Try it: Pull every line containing "States" from the listing.

Segment Start: Data

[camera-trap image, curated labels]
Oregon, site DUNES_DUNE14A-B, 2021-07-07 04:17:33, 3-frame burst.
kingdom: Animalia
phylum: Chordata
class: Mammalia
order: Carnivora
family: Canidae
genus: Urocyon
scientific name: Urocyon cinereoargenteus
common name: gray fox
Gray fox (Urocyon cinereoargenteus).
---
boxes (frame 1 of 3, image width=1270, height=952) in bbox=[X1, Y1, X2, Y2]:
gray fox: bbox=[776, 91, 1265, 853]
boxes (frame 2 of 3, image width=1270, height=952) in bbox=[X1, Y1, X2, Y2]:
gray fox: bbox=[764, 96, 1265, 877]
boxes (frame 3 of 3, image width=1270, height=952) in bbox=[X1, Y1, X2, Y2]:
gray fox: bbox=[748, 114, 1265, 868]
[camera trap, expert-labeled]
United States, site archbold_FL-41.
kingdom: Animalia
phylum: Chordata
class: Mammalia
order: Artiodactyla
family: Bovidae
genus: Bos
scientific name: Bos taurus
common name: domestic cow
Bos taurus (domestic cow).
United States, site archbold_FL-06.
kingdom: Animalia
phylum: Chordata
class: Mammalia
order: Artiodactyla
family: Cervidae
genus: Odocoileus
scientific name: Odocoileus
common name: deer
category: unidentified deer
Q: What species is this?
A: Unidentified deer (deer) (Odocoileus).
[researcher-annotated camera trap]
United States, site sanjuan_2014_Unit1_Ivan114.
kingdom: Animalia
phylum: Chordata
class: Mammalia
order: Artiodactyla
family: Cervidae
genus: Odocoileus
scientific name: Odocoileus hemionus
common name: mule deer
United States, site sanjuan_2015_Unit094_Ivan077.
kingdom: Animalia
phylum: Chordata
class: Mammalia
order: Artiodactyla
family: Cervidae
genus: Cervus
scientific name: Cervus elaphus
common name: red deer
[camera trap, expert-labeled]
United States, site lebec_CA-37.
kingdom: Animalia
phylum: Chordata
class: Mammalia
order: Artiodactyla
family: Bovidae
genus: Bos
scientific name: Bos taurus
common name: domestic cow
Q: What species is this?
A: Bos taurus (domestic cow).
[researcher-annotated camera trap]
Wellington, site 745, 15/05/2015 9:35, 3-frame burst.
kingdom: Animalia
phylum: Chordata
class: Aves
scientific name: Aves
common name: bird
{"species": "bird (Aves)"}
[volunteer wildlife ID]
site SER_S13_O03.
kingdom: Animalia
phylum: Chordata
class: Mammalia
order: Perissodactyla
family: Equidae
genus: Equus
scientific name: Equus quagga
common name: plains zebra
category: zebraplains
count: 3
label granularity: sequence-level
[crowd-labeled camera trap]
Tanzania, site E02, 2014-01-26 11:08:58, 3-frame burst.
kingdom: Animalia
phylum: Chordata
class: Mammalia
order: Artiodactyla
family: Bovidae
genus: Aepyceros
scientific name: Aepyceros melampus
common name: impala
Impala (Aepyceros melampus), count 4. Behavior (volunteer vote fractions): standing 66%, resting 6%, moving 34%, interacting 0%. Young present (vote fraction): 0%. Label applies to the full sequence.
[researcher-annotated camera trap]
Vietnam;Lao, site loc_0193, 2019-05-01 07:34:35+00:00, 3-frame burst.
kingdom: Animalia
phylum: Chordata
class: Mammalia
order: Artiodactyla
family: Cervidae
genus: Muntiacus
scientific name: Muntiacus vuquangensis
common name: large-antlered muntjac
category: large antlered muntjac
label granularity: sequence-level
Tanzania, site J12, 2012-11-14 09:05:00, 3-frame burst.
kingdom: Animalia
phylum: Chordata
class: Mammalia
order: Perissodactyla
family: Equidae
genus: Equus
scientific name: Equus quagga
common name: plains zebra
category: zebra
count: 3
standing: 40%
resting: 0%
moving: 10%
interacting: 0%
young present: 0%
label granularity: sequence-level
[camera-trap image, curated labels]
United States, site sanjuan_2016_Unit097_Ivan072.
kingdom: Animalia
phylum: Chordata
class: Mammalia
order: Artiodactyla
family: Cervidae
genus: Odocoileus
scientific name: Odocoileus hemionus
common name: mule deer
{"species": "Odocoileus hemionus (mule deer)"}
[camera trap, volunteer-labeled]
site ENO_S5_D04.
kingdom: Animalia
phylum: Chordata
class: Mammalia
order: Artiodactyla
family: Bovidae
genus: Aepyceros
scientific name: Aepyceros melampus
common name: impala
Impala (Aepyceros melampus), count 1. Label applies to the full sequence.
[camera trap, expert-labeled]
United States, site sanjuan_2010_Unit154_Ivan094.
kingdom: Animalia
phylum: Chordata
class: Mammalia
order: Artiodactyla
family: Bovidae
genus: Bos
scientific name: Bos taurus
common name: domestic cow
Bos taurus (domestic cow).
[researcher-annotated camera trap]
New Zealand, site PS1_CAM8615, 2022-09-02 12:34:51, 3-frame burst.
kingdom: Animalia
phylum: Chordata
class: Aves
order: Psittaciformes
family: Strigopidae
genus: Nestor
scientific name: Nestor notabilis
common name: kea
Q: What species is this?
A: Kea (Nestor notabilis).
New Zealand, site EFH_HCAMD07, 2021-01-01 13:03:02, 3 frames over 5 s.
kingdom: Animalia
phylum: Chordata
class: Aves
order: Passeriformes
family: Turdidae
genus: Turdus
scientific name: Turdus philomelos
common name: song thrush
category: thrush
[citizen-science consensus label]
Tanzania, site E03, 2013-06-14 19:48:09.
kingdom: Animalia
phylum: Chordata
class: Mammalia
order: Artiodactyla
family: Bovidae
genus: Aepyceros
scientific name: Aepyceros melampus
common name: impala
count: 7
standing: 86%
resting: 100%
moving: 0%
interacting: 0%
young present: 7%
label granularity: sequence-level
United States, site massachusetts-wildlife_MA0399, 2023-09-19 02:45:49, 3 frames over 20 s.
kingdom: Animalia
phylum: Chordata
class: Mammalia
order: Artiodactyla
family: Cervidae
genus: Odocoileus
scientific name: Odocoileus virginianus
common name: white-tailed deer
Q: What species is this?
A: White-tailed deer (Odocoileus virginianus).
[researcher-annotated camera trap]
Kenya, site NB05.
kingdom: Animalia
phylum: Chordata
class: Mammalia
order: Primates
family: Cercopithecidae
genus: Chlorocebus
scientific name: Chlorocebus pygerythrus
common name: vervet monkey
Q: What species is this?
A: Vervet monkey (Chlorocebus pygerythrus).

Segment End: Data

Your solution:
United States, site archbold_FL-41.
United States, site archbold_FL-06.
United States, site sanjuan_2014_Unit1_Ivan114.
United States, site sanjuan_2015_Unit094_Ivan077.
United States, site lebec_CA-37.
United States, site sanjuan_2016_Unit097_Ivan072.
United States, site sanjuan_2010_Unit154_Ivan094.
United States, site massachusetts-wildlife_MA0399, 2023-09-19 02:45:49, 3 frames over 20 s.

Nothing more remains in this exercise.